„Zwillingsschwestern lassen russische Seele erklingen“

DIE WELT VON PETER KRAUSE

Man müsste Russisch können. Nur, um auch noch die letzten der feinen Nuancen erspüren zu können, mit denen dieses famose Liedduo seine musikalische Reise durch die Wort-Ton-Landschaften der Herren Tschaikowsky, Rachmaninow, Rimski-Korsakow und Mussorgsky durchzieht. Gerade haben Zoryana und Olena Kushpler ihre Debüt-CD mit russischen Romanzen vorgelegt, jetzt gastieren sie beim SHMF. Am 12. August geben die Zwillingsschwestern einen Liederabend in Travemünde.

Der Höreindruck von der CD verspricht viel, veröffentlichten die Kushpler-Schwestern doch eine schwärmerische Liebeserklärung an das russische Lied. Betörend mischen sich die klug kalkulierte vokale Sinnlichkeit von Zoryana und das impressionistisch duftende Klavierspiel von Olena. Die Mezzosopranistin und die Pianistin aus dem ukrainischen Lemberg kreieren in den Romanzen eine atmosphärische Raffinesse, die der lodernden Leidenschaft wie der tiefen Trauer der Texte beredten Ausdruck verleiht. Der berührt auch all jene, die des Russischen gar nicht mächtig sind.

Ihre künstlerische Partnerschaft beschreiben beide Schwestern als einzigartig. Die Pianistin sagt: „Wenn wir musizieren, dann atmen, fühlen und denken wir gleich. Da werden wir wirklich eins.“ Zoryana führt diese künstlerische Symbiose auf die frühe gemeinsame Prägung zurück: „Eigentlich haben wir ja schon im Mutterleib gemeinsam Musik gehört, schließlich ist unsere Mutter Pianistin und unser Vater Opernsänger – genau die Konstellation, in der wir nun gemeinsam auftreten. Wir erhielten dieselbe Grundausbildung in Musik, haben einfach dasselbe Gespür als Menschen und als Musiker.“

Gerade für das innige Genre des Kunstliedes ist dieses musikalische Einverständnis die ideale Voraussetzung. Dabei sind Sänger durchaus extrovertierte Wesen, kommunizieren sie doch sehr direkt mit ihrem Publikum, während Pianisten mehr bei sich und ihren Noten bleiben können. Olena Kushpler sieht gerade im Liedgesang eine große Herausforderung für die singende Zunft: „Diese sehr intime Musik ist eine Chance für die Sänger, ihre andere, ihre innere Seite zu zeigen. Schubert und Show passen nicht zusammen“, bringt die feinfühlige Pianistin ihre These mit einem Augenzwinkern in Richtung ihrer Schwester auf den Punkt.

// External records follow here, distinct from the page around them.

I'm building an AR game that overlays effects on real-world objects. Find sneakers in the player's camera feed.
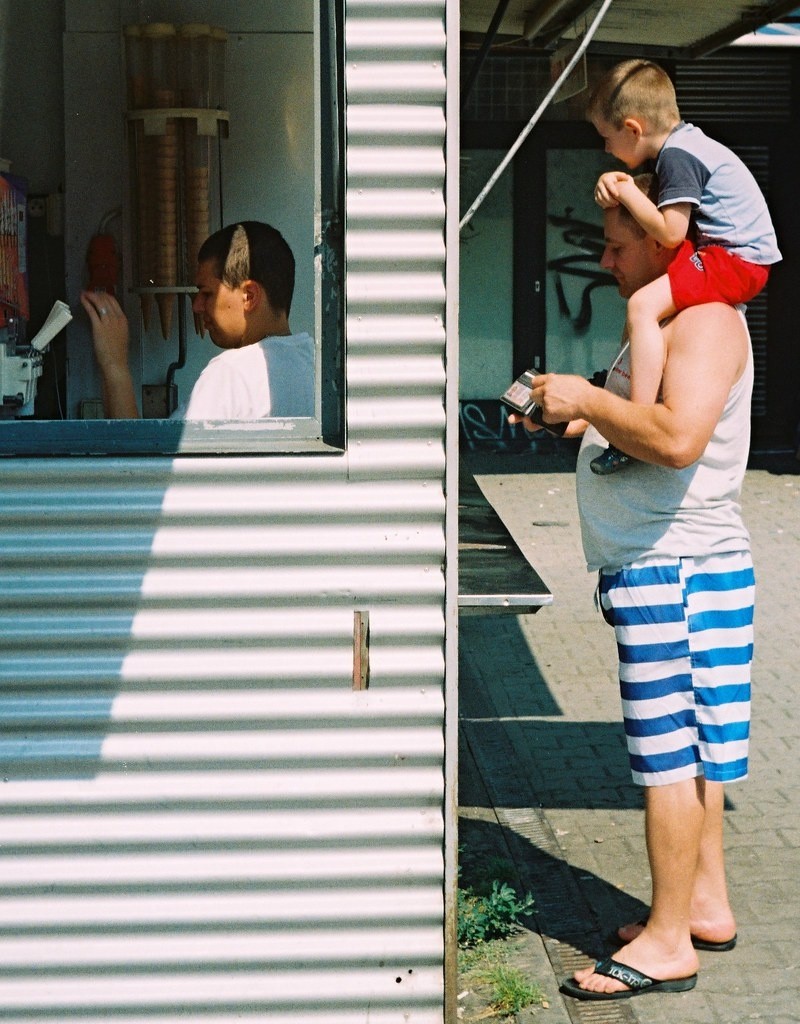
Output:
[590,443,641,475]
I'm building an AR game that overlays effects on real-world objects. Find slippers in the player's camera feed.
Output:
[560,914,738,1001]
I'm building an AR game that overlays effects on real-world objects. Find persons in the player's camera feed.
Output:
[79,219,318,420]
[581,56,782,473]
[499,169,762,997]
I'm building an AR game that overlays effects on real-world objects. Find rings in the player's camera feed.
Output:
[99,309,108,315]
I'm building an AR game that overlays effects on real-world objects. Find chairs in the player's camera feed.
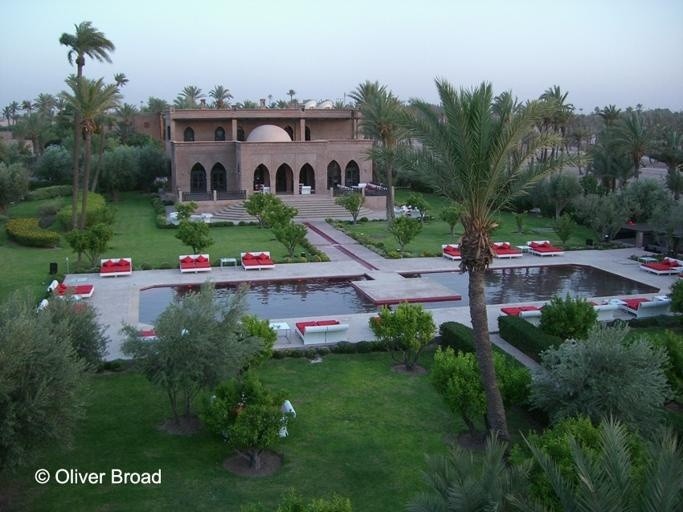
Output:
[38,249,349,347]
[441,240,683,327]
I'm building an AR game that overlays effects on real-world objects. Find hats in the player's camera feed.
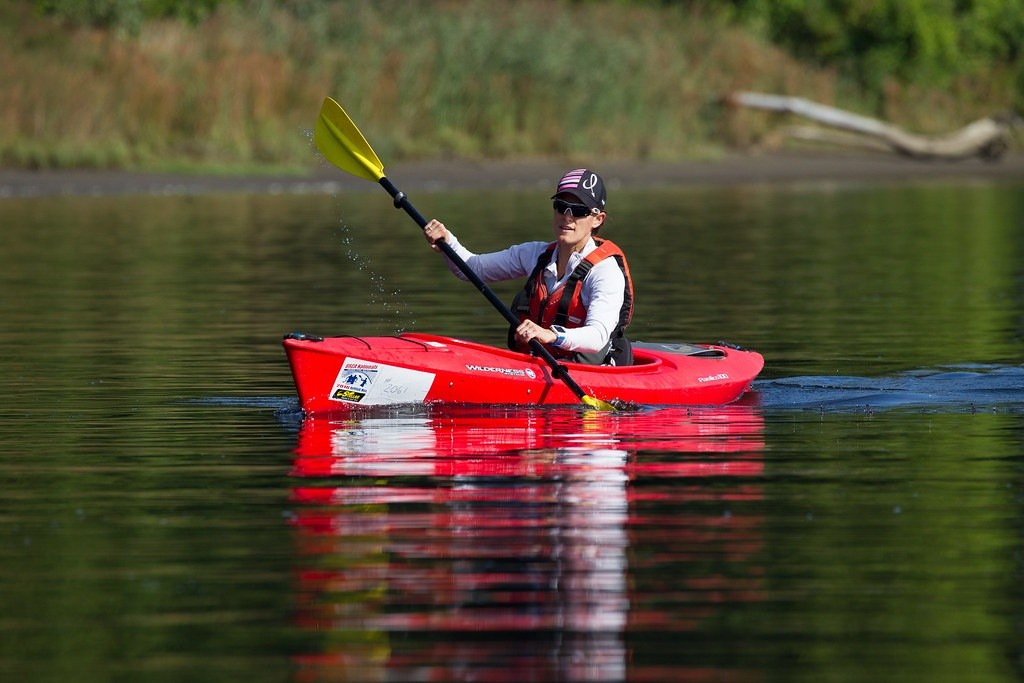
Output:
[550,168,607,213]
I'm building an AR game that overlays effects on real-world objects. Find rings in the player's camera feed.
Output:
[525,330,530,337]
[428,227,432,231]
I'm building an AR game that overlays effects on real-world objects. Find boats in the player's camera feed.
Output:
[285,333,764,417]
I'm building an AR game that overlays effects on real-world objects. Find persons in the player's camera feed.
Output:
[425,169,634,366]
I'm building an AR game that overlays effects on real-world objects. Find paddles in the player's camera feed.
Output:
[310,94,621,414]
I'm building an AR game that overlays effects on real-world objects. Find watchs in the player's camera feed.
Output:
[549,325,566,347]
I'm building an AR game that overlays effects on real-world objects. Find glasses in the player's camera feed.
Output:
[553,197,591,217]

Die Jungprimadonna, die bereits als Carmen umjubelt wurde, steht an der Wiener Staatsoper an der Seite von Weltstars wie Anna Netrebko und Thomas Hampson auf der Bühne, wo sie nach zwei Spielzeiten am Stadttheater Bern seit 2007 fest engagiert ist und sich unglaublich wohl fühlt.

Um mit ihrer Schwester am gemeinsamen Repertoire zu feilen, reist die überzeugte Wahl-Hamburgerin Olena Kushpler, die im Norden häufig als Kammermusikerin mit dem Bonnard Trio oder als Solistin zu erleben ist, regelmäßig nach Wien. Die Musikstadt beflügelt sie. Als besonderes Glück empfindet sie dort die Inspiration durch Norman Shetler, den legendären Liedbegleiter, der einst mit Fischer-Dieskau und Peter Schreier aufgetreten ist. Auch für ihr aktuelles Programm mit russischen Romanzen und Liedern von Gustav Mahler hat er ihnen wieder sein wertvolles Wissen weitergegeben.

Zumal Olena sensibilisiert Shetler dafür, in der Kammermusik den dynamischen Pegel vielstufig herauf- und herunterzufahren. „Die Farbpalette eines Liedbegleiters muss noch viel reicher sein als bei einem Solo-Pianisten“, stellt die Absolventin des Hamburger Meistermachers am Klavier, Evgeni Koroliov, fest. Bei ihm hat sie ihr Konzertexamen gemacht. Auch ihre Schwester hat ihre Ausbildung an der Musikhochschule vervollkommnet, in der viel gerühmten Gesangsklasse von Judith Beckmann.